Generally, when companies raise funds by offering shares to the public they must have available to prospective investors certain disclosure documentation prescribed by the Corporations Act 2001 (Cth) (the Act). The type and extent of disclosure depends on the circumstances and may include a full or short-form prospectus, profile statements and other information statements.

The disclosure provisions are also subject to various exemptions, including offers made to sophisticated investors.

ASIC’s concerns emanate from recent strategies by some advisers to formulate trust or company structures that represent their clients as sophisticated investors. Consequently, the statutory disclosure requirements are bypassed and retail investors do not receive the level of protection otherwise afforded through the prescribed disclosure requirements.

Corporate fundraising and the sophisticated investor

Disclosure is designed to provide detailed information to potential investors to enable them to make informed and balanced decisions about the investment on offer.

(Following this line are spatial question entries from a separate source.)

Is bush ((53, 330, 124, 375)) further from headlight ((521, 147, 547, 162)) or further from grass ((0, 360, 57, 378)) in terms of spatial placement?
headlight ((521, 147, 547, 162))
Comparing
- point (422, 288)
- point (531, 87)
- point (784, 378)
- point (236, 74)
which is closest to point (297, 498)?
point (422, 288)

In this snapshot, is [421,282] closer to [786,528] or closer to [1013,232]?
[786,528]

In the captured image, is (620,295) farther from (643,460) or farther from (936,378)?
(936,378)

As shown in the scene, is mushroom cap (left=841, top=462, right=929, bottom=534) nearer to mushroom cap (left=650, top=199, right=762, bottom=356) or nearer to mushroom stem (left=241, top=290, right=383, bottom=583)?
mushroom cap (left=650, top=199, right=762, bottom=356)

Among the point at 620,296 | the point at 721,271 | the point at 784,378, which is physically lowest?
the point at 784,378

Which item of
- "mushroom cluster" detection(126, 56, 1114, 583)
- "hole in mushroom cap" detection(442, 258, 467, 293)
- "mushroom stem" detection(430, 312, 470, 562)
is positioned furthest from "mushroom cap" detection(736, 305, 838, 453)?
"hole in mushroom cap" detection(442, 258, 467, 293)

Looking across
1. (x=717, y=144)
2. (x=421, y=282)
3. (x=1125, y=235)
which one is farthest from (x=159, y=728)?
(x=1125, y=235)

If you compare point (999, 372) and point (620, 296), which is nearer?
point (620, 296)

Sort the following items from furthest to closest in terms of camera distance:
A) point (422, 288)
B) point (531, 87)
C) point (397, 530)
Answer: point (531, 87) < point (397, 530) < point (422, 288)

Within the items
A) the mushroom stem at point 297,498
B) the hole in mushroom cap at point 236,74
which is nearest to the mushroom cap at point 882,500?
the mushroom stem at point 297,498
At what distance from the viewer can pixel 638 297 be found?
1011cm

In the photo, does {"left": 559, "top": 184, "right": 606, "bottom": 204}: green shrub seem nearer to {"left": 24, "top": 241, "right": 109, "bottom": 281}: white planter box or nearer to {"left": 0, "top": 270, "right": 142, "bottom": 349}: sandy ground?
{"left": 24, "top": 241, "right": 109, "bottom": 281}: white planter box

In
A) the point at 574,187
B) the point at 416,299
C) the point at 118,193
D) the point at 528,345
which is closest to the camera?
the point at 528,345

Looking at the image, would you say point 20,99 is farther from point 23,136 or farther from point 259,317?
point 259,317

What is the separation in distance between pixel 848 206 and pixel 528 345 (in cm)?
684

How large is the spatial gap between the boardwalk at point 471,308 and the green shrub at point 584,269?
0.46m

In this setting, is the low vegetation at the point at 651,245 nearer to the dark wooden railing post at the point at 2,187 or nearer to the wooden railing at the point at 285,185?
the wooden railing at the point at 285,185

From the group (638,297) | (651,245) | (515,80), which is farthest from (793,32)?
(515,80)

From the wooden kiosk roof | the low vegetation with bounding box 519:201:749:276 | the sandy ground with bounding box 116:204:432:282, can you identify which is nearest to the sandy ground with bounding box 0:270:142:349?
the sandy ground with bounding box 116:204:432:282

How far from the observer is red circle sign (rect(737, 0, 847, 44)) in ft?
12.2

Disclosure may however be dispensed with if the minimum amount payable for the offer is at least $500,000 or a proposed individual investor:

·  has net assets of at least $2.5 million; or

·  has a gross income for each of the last two financial years of at least $250,000; and

·  a certified accountant provides the relevant sophisticated investor certificate no later than six months prior to the investment offer being made.

ASIC exposes loopholes in sophisticated investor strategies

The Australian Securities and Investment Commission (ASIC) has broad regulatory powers to ensure the provisions of the Act are upheld.

Recent investigations have discovered that inappropriate sophisticated investor certificates have been issued with respect to investments in phone-app company Kwickie International Pty Limited (KIPL).

By using certain trust or company structures, investors who would otherwise be deemed retail investors, have been offered shares without a prospectus or other prescribed disclosure documents.

Sophisticated investor certificates were issued on the basis of the aggregate net worth of the respective members of the investment entity. In other words, whilst the overall value of the investor vehicle exceeded that necessary to invoke the exemption provisions, the individual wealth of each investor fell short of the test.

ASIC has declared that shares in KIPL may not be offered to retail investors through a trust vehicle and is conducting further investigations into the use of certain structures designed to undermine the disclosure requirements of the Act.

Conclusion

Statutory disclosure obligations exist to protect retail investors by requiring a corporation offering securities to provide prescribed information concerning the contemplated investment. Attempts to circumvent these rules pose serious risk to the investors and significant compliance concerns with those facilitating such schemes.